For Projects with a Build Tool (e.g., Vite, Webpack)
Install the package from npm
npm i @chamaileon-sdk/pluginsImport the module in your code
import chamaileonSdk from "@chamaileon-sdk/plugins";For Static HTML or Prototypes (via CDN)
For projects without a build system, you can load the SDK directly from our CDN.
ES Module (Recommended)
<script type="module">
import chamaileonSdk from "https://cdn.chamaileon.io/sdk/1.1.4/es/plugins.js";
</script>UMD (Classic Script)
<script src="https://cdn.chamaileon.io/sdk/1.1.4/umd/plugins.js"></script>Step 2. Initialize SDK
// This function will run on your frontend.

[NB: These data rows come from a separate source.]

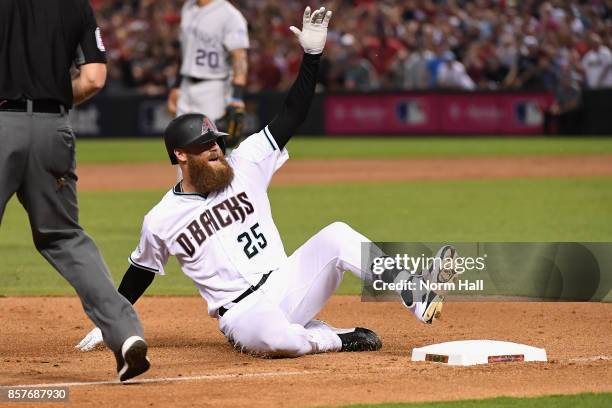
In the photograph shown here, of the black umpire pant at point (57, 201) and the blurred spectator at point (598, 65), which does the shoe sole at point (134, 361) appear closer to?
the black umpire pant at point (57, 201)

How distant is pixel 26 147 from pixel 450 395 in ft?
7.34

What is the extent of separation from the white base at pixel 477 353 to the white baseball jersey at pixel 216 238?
98cm

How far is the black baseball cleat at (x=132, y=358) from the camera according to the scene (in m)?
5.72

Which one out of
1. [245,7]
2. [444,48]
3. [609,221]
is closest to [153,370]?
[609,221]

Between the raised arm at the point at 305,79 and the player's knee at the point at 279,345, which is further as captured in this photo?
the raised arm at the point at 305,79

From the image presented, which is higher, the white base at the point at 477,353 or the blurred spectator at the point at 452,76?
the white base at the point at 477,353

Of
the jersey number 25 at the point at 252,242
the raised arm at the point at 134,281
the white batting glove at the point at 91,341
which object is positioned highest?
the jersey number 25 at the point at 252,242

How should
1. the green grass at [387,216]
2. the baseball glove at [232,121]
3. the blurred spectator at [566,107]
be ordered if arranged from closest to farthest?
the green grass at [387,216] < the baseball glove at [232,121] < the blurred spectator at [566,107]

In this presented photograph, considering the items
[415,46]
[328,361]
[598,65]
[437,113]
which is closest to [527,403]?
[328,361]

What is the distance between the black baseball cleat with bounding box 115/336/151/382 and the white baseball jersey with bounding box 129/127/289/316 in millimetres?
928

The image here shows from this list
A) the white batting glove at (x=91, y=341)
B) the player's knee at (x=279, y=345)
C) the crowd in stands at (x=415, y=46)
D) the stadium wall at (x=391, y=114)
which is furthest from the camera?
the stadium wall at (x=391, y=114)

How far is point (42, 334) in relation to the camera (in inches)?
303

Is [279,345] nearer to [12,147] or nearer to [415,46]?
[12,147]

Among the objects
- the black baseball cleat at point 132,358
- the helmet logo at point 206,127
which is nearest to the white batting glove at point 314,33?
the helmet logo at point 206,127
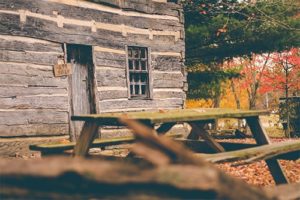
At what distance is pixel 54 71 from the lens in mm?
10180

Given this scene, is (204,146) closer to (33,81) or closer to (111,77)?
(33,81)

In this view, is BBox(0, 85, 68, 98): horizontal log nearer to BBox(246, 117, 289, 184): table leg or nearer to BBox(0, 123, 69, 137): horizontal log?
BBox(0, 123, 69, 137): horizontal log

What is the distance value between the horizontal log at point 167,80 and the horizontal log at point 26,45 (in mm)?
3524

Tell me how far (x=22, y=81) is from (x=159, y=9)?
5.51m

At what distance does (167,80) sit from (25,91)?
509 cm

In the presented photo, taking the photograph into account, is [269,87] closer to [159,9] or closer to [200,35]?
[200,35]

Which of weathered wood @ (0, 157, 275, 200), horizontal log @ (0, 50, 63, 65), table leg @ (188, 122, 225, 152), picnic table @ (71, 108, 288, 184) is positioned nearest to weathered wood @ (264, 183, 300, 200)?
weathered wood @ (0, 157, 275, 200)

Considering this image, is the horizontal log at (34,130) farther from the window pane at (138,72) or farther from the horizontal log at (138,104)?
the window pane at (138,72)

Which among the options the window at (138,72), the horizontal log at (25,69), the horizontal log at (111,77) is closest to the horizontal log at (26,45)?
the horizontal log at (25,69)

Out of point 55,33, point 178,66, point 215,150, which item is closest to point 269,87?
point 178,66

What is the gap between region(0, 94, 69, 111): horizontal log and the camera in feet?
30.3

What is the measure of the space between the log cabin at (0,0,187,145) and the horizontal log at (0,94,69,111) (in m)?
0.02

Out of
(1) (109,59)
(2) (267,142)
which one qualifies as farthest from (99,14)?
(2) (267,142)

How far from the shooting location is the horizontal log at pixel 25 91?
9.16 metres
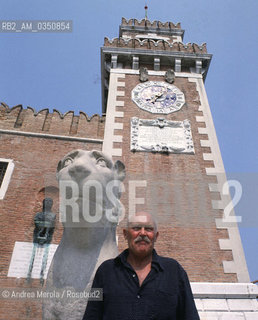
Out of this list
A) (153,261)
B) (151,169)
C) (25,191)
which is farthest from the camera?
(151,169)

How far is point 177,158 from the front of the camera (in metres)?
8.92

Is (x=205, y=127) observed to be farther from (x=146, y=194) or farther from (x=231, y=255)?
(x=231, y=255)

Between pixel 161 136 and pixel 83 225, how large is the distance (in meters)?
7.06

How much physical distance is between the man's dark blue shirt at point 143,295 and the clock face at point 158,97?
8.50m

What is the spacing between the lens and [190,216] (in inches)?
297

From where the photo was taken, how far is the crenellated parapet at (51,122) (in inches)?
391

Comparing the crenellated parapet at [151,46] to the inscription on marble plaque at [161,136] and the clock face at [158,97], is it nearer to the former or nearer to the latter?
the clock face at [158,97]

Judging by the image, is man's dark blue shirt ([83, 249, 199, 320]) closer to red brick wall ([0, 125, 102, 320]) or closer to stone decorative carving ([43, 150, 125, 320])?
stone decorative carving ([43, 150, 125, 320])

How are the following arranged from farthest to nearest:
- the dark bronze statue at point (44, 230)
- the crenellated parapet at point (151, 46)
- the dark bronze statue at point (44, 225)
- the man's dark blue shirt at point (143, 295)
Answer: the crenellated parapet at point (151, 46) < the dark bronze statue at point (44, 225) < the dark bronze statue at point (44, 230) < the man's dark blue shirt at point (143, 295)

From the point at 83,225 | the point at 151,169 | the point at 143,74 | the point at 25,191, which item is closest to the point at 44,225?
the point at 25,191

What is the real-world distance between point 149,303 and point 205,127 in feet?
28.4

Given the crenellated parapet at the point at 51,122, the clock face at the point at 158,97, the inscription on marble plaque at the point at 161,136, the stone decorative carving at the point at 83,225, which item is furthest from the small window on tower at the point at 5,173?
the stone decorative carving at the point at 83,225

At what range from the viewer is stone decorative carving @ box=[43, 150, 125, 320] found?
98.6 inches

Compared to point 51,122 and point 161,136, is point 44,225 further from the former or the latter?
point 161,136
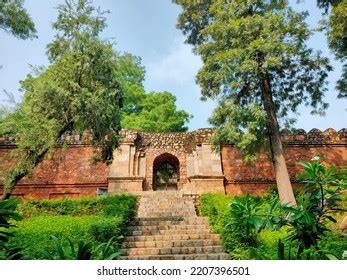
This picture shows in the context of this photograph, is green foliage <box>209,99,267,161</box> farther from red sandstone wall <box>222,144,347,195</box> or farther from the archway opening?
the archway opening

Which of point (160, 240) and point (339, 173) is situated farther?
point (160, 240)

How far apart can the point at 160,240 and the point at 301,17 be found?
8.09 meters

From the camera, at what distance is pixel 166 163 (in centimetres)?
1891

// It calls YOUR backend endpoint to get the token.
async function fetchAccessToken() {
// Replace with the URL of your backend endpoint
const response = await fetch('/api/chamaileon-token');
if (!response.ok) {
throw new Error('Failed to fetch access token from your backend.');
}
const { accessToken } = await response.json();
return accessToken;
}
// First, get an initial token.
const accessToken = await fetchAccessToken();
// Then, initialize the SDK.
// Pass the token for the initial load, and the function for automatic refresh.
const chamaileonPlugins = await chamaileonSdk({
accessToken,
getAccessToken: fetchAccessToken
});Step 3. Create Your First Plugin
const pluginInstance = await chamaileonPlugins.createFullscreenPlugin({
plugin: "editor", // or another plugin name
data: {},
settings: {},
hooks: {}
});
// show it
pluginInstance.show();You should now see the plugin!